Materials provided —
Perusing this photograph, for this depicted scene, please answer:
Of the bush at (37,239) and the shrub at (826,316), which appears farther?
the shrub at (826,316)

* * *

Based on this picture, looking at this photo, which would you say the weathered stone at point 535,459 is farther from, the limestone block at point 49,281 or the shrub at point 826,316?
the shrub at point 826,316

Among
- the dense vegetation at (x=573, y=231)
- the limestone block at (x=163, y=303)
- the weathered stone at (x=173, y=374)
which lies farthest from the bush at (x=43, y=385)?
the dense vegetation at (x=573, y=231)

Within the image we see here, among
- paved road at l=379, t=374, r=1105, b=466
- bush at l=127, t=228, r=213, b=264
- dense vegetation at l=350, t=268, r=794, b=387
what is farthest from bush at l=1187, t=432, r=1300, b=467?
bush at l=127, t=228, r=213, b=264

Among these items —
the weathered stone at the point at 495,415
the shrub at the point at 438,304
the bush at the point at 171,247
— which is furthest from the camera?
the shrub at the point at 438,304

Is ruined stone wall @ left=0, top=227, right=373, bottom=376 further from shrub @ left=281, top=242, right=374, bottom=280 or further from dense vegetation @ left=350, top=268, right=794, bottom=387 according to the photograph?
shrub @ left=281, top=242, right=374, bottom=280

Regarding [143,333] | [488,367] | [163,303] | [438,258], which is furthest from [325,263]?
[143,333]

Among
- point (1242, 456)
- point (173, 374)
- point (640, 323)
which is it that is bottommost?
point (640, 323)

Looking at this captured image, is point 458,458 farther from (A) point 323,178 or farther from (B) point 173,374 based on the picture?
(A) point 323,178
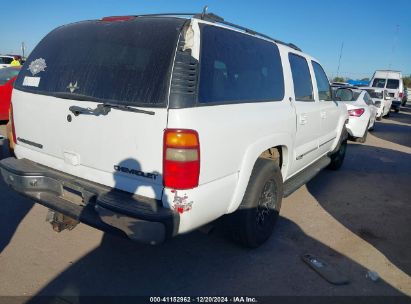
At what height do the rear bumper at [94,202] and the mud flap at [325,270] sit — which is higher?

Written exercise —
Swap "farther" for "further" in the records, starting with the line that contains "Looking at this captured" and going on through the line that contains "At what height", changing nothing else. Give back only those lines, leaving the pictures out.

Written solution —
Looking at this captured image, is point 458,458 further from (A) point 323,178 or further from (B) point 173,374 based on the picture?
(A) point 323,178
At what height do the rear bumper at [94,202] and the mud flap at [325,270] sit — which is higher?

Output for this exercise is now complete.